*EXERCISE GOAL:* Reproduce only the lines from the line containing "What is the straight-line" to the end of the entries below, including both of those lines.

★ ★ ★

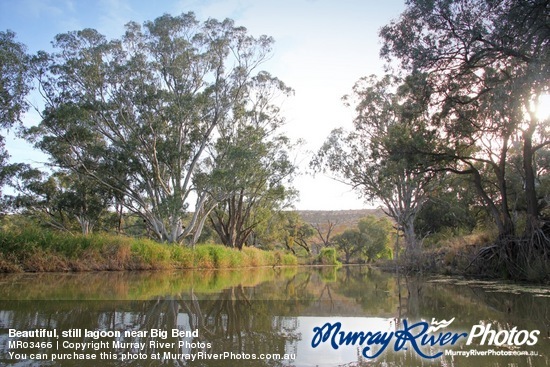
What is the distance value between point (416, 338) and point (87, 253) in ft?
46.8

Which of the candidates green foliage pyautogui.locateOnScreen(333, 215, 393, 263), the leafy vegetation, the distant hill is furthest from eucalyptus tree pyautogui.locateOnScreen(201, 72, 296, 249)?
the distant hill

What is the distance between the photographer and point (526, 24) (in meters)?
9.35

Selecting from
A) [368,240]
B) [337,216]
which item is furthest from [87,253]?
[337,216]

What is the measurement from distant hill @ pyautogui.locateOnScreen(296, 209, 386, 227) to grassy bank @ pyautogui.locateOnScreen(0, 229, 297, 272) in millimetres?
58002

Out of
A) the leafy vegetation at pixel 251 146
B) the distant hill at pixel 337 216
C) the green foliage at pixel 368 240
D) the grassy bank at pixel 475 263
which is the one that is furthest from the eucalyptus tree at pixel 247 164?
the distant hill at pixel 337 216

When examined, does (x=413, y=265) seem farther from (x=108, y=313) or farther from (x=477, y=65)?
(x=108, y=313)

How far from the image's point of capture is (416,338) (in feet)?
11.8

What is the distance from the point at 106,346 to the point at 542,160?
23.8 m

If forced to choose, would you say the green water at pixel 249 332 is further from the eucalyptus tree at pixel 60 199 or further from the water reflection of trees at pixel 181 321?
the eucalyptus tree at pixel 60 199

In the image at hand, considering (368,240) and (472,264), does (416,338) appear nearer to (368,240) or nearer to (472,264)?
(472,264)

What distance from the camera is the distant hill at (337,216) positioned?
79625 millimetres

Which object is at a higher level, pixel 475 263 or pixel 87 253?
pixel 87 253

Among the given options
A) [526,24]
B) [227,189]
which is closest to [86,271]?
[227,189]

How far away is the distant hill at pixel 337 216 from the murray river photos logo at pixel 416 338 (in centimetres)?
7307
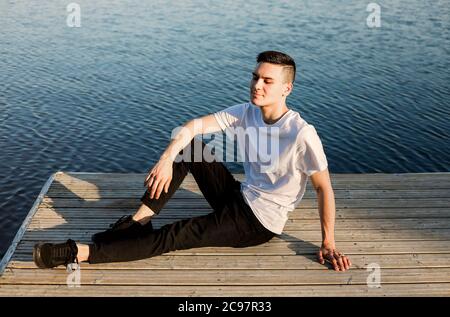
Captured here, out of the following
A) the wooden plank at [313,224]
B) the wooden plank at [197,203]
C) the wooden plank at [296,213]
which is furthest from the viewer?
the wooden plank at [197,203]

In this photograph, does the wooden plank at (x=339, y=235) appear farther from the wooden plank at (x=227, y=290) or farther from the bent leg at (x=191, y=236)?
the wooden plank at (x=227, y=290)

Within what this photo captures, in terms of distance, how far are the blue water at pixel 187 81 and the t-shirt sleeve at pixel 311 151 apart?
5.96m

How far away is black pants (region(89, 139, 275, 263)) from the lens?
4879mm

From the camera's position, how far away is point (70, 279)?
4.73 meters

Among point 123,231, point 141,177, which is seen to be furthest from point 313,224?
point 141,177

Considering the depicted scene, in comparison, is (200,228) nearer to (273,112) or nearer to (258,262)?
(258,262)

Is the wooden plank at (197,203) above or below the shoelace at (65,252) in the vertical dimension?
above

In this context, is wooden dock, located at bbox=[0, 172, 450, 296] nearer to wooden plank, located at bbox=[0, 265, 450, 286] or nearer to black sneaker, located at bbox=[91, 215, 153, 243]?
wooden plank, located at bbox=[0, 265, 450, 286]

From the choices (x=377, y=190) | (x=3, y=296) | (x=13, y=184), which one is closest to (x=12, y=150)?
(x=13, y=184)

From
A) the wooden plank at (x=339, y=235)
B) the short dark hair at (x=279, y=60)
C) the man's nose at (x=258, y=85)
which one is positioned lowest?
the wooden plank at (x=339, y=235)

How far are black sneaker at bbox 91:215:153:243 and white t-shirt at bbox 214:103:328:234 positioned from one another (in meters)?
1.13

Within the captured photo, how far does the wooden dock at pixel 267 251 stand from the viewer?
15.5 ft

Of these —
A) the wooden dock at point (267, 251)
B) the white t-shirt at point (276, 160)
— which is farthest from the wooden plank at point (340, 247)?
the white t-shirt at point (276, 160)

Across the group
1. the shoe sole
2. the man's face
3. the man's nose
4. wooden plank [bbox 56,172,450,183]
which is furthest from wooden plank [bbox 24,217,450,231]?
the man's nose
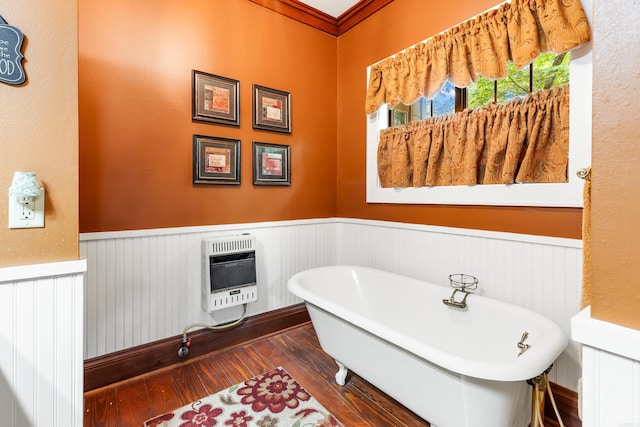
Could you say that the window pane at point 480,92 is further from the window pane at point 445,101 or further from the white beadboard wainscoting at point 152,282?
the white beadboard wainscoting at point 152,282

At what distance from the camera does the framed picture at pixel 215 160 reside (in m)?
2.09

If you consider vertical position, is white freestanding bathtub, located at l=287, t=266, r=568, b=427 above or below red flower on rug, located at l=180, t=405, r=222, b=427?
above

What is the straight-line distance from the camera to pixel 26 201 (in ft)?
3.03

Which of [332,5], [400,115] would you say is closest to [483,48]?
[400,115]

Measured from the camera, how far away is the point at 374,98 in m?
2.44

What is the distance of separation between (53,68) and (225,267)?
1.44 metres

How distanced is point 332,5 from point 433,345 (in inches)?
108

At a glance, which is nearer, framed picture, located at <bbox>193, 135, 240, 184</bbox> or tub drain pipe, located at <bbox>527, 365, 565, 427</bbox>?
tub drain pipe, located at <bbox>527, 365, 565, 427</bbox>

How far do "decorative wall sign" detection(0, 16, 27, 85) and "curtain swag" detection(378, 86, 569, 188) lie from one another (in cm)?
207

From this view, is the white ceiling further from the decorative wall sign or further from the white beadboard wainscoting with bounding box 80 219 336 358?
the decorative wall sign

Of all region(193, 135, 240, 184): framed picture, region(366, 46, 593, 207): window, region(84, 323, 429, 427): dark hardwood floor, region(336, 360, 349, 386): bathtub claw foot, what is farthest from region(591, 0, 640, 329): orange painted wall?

★ ★ ★

*EXERCISE SOLUTION:*
What is the straight-line distance from the camera to pixel 26 201 (in ft)?
3.03

Which of [332,5], [400,115] would you say is closest to [483,48]?
[400,115]

Measured from the camera, how far away is the point at 374,98 in m?
2.44

What is the distance of separation between (53,68) and (225,267)?
1.44 metres

How distanced is point 332,5 from point 433,345 (in inches)?
108

At a glance, which is nearer, framed picture, located at <bbox>193, 135, 240, 184</bbox> or tub drain pipe, located at <bbox>527, 365, 565, 427</bbox>?
tub drain pipe, located at <bbox>527, 365, 565, 427</bbox>

How far do "decorative wall sign" detection(0, 16, 27, 85) and "curtain swag" detection(378, 86, 569, 188) lie from one another (in cm)?
207

From this view, is the white ceiling further from the decorative wall sign or further from the white beadboard wainscoting with bounding box 80 219 336 358?
the decorative wall sign

Of all region(193, 135, 240, 184): framed picture, region(366, 46, 593, 207): window, region(84, 323, 429, 427): dark hardwood floor, region(336, 360, 349, 386): bathtub claw foot, what is farthest from region(591, 0, 640, 329): orange painted wall?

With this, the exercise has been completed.